- [Task A] In the passage on automakers' unusual products, rewrite the stretch from "At this point, you" through "of years now.", putting "gunship" in place of "helicopter".

- [Text block]
Yes, that’s right – the people who bought us the Prius also make boats. And robots. And sewing machines, apparently. Toyota – which first dipped its toes in the marine business waters back in 1997 – says that the Ponam-31 is a “new class of boat”, which it has dubbed the “sports utility cruiser” (or, rather unfortunately, the SUC). It can accommodate 12 people, but still has plenty of punch.

Boasting an aluminium hull measuring around 9.5 metres long, the Toyota Ponam-31 is powered by a pair of modified 3.0-litre turbo-diesel engines originally found in the Land Cruiser Prado. And, yes, it does have an “optional extras” list, which includes Toyota Drive Assist (a pilot support system) and the Toyota Virtual Anchor System (an automatic piloting control function that holds the boat in position).

It’s certainly a sleek-looking thing, with Toyota even pointing out that the rear deck rail “evokes the look of a car spoiler”. So, how much will this Toyota-badged boat set you back? Well, it’s currently for sale in Japan for the princely sum of ¥29 700 000 (which is around $280 000 at current exchange rates). We’ll take two.

3. Lexus F Sport Road Bike


Remember the Lexus LFA? Just 500 were built over two years after a decade of intense development. Besides the screaming V10 under the bonnet, the LFA was characterised by its extensive use of carbon-fibre reinforced plastic (the lightweight material accounted for some 65 percent of its body weight). And, naturally, the folks at Lexus decided to create a bicycle using similar weight principles.

Yes, the Lexus F Sport Road Bike featured a CFRP chassis and was limited to a production run of just 100 units. Half were painted Pearl White while the other half boasted a clear-coat finish over the exposed carbon-fibre. The Toyota-backed automaker said that the bike was built with the same “craftsmanship standards and attention to detail” as the now-legendary LFA.

Here are the tasty details for the bike enthusiasts among you: this exclusive bicycle boasts a 22-speed Shimano Dura Ace Di2 electronic shift system and crank-set, Shimano Dura Ace wheels and brakes, Panaracer race tyres, Selle Italia saddle, and carbon-fibre stem, handlebars and forks. When it went on sale in 2013, the Lexus F Sport Road Bike commanded a price of one million yen (which now equates to around $9500).

4. Boeing AH-64D Apache Longbow


Image: Toshiro Aoki via jpsotters.com

At this point, you may be confused. Boeing’s not a car-maker, right? Right. But Fuji Heavy Industries – which is best known for its range of Subaru automobiles (and even uses the Subaru logo as its corporate symbol) – has been manufacturing the AH-64D Apache Longbow attack helicopter under licence from Boeing for a number of years now.

- [Input for this task]
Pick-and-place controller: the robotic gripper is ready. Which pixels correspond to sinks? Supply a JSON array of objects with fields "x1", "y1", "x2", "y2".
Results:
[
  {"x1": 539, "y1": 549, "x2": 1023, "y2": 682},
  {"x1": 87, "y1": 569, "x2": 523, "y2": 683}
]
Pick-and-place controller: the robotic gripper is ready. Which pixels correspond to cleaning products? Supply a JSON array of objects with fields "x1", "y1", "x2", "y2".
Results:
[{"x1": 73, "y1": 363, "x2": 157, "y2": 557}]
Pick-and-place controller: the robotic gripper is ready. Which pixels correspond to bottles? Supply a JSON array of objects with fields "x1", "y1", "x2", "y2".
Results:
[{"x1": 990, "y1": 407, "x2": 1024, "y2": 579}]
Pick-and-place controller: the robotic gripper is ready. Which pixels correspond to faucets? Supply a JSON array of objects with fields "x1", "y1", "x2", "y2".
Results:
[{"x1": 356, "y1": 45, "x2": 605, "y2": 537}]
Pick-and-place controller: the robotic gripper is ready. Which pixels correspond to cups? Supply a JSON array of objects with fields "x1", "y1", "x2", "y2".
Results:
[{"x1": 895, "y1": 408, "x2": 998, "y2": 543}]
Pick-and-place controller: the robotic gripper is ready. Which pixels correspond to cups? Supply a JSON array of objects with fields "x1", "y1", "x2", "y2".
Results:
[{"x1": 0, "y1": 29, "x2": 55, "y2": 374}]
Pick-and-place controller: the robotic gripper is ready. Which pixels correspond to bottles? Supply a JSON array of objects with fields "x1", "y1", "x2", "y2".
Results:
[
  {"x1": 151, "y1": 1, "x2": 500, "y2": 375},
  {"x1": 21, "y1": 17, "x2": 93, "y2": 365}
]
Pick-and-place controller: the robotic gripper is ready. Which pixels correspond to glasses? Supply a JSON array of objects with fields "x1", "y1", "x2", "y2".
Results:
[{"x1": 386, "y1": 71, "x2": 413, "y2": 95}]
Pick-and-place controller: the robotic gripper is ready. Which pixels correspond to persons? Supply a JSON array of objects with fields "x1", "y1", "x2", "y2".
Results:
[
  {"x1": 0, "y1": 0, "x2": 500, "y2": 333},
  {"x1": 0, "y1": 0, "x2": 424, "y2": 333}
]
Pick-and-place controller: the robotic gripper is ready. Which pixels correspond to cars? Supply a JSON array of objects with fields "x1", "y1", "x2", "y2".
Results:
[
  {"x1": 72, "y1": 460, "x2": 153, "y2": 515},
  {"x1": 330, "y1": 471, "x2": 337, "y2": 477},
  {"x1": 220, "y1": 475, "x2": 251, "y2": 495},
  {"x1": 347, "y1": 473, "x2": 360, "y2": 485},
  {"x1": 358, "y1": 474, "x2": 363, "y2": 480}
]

- [Task B] Copy out each line of the listing that contains the word "ready".

- [Correct response A]
At this point, you may be confused. Boeing’s not a car-maker, right? Right. But Fuji Heavy Industries – which is best known for its range of Subaru automobiles (and even uses the Subaru logo as its corporate symbol) – has been manufacturing the AH-64D Apache Longbow attack gunship under licence from Boeing for a number of years now.

- [Correct response B]
Pick-and-place controller: the robotic gripper is ready. Which pixels correspond to sinks? Supply a JSON array of objects with fields "x1", "y1", "x2", "y2".
Pick-and-place controller: the robotic gripper is ready. Which pixels correspond to cleaning products? Supply a JSON array of objects with fields "x1", "y1", "x2", "y2".
Pick-and-place controller: the robotic gripper is ready. Which pixels correspond to bottles? Supply a JSON array of objects with fields "x1", "y1", "x2", "y2".
Pick-and-place controller: the robotic gripper is ready. Which pixels correspond to faucets? Supply a JSON array of objects with fields "x1", "y1", "x2", "y2".
Pick-and-place controller: the robotic gripper is ready. Which pixels correspond to cups? Supply a JSON array of objects with fields "x1", "y1", "x2", "y2".
Pick-and-place controller: the robotic gripper is ready. Which pixels correspond to cups? Supply a JSON array of objects with fields "x1", "y1", "x2", "y2".
Pick-and-place controller: the robotic gripper is ready. Which pixels correspond to bottles? Supply a JSON array of objects with fields "x1", "y1", "x2", "y2".
Pick-and-place controller: the robotic gripper is ready. Which pixels correspond to glasses? Supply a JSON array of objects with fields "x1", "y1", "x2", "y2".
Pick-and-place controller: the robotic gripper is ready. Which pixels correspond to persons? Supply a JSON array of objects with fields "x1", "y1", "x2", "y2".
Pick-and-place controller: the robotic gripper is ready. Which pixels correspond to cars? Supply a JSON array of objects with fields "x1", "y1", "x2", "y2".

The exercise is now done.